Currently, employees are entitled to pay if they are unable to work due to Covid-19. This includes those who have a written notice from a GP or NHS 111 requesting self-isolation. They are entitled to Statutory Sick Pay (SSP) and on the 4th March the Prime Minister announced that staff will receive payments from the first day of absence, opposed to the usual three days.

If an employee is self-isolating, it is important to know that employers are being asked to enable employees to work from home. In doing this the employee can prevent the spread of the virus and the company benefits from their due diligence. Refusing to provide payment during self-isolation periods could result in legal action from the employee; withholding payment during this turbulent time is unlikely to be well received.

Encouraging flexible working/working from home could be the simplest solution to handle this situation, but flexible working raises its own queries.


Flexible working doesn’t suit every job role, or every individual, but where it is possible there’s a lot to gain.

In this situation flexible working enables companies and staff to do what it necessary to slow down or reverse the implications of coronavirus.

When employees are in a situation where they have to isolate themselves, or in the case of parents, request flexible working to care for their children, the employer/employee relationship is likely to benefit from enabling these changes in the workplace.

Flexible working gives employees the opportunity to manage and control their day without distraction. For some, working from home breeds creativity and encourages deep thought as they can control their environment.

In addition to this, employees can benefit emotionally from flexible working, as it enables them to undertake meaningful personal tasks, whilst delivering on their work commitments.

There is a concern that coronavirus and the current need for remote working will become desirable for employees.

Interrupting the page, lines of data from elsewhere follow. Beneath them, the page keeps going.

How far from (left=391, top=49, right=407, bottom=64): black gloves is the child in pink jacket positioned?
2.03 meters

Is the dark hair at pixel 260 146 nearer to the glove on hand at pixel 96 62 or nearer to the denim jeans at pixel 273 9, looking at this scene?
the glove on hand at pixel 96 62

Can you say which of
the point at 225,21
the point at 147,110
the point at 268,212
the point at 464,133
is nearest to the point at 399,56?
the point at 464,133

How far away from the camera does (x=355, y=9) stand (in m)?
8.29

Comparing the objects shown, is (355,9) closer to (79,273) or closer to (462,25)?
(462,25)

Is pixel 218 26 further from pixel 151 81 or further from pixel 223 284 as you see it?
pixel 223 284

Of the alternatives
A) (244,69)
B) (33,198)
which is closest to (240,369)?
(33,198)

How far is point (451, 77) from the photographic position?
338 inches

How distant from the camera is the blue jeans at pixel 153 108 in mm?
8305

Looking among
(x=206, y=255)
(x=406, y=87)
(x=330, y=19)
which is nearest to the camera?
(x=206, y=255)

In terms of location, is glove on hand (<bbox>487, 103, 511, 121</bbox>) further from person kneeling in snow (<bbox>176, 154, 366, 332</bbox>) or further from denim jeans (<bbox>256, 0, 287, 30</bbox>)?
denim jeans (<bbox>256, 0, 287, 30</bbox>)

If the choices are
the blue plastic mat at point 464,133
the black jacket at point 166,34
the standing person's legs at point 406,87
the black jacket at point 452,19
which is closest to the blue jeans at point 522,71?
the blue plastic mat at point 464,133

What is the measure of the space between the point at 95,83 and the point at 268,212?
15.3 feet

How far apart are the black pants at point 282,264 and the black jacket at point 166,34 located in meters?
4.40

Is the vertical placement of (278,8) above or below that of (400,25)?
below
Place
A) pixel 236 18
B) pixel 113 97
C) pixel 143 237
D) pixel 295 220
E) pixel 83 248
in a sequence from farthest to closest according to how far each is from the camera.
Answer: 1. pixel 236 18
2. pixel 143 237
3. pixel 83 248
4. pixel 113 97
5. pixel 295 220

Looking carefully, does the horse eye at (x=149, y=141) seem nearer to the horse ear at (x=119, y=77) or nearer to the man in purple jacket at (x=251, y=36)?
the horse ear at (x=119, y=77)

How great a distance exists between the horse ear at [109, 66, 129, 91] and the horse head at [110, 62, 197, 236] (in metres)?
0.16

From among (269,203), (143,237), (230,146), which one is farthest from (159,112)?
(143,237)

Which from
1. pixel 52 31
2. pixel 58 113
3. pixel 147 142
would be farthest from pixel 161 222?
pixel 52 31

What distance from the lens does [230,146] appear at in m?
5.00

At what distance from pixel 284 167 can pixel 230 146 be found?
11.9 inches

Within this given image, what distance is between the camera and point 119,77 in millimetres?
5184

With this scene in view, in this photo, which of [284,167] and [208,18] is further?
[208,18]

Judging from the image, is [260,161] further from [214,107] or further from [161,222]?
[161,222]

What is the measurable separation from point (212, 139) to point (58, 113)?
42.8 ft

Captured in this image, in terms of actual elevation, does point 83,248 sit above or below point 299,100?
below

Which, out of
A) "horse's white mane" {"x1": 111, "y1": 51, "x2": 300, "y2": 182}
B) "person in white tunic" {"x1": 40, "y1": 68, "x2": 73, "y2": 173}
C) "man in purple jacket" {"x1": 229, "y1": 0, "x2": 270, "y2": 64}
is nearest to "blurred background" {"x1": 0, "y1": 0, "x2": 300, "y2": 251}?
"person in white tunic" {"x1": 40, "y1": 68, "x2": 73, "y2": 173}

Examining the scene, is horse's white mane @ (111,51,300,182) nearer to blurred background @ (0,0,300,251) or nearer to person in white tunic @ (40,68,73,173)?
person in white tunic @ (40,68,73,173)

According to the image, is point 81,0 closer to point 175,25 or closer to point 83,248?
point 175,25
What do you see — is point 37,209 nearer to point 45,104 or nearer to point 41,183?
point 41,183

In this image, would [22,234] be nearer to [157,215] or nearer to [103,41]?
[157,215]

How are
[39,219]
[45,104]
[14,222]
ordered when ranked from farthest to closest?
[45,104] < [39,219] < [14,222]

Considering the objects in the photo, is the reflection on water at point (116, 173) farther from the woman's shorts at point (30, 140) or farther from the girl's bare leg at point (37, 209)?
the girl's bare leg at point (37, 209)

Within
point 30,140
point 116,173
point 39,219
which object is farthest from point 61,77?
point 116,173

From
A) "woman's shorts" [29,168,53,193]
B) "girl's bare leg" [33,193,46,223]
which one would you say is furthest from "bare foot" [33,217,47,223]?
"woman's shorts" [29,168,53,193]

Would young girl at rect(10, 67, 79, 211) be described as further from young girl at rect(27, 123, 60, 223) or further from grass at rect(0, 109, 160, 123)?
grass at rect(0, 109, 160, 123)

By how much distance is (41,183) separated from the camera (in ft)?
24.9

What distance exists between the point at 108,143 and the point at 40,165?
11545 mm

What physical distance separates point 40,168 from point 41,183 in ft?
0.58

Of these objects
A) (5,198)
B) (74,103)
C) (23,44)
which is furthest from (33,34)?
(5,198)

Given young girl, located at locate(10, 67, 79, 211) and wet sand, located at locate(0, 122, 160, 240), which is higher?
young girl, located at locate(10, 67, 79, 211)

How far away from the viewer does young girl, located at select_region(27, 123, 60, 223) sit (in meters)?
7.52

It’s not unusual for employers to feel concerned about productivity and the health and wellbeing of employees. Employees who work from home can begin to feel isolated and suffer with their mental health from being alone for long periods of time.

During this time of isolation and remote working employers are encouraged to approach this openly and supportively. It is important that employees feel they can request to work during self-isolation in order to control the spread of COVID-19.

For now, it’s important to keep lines of communications open with those who might struggle.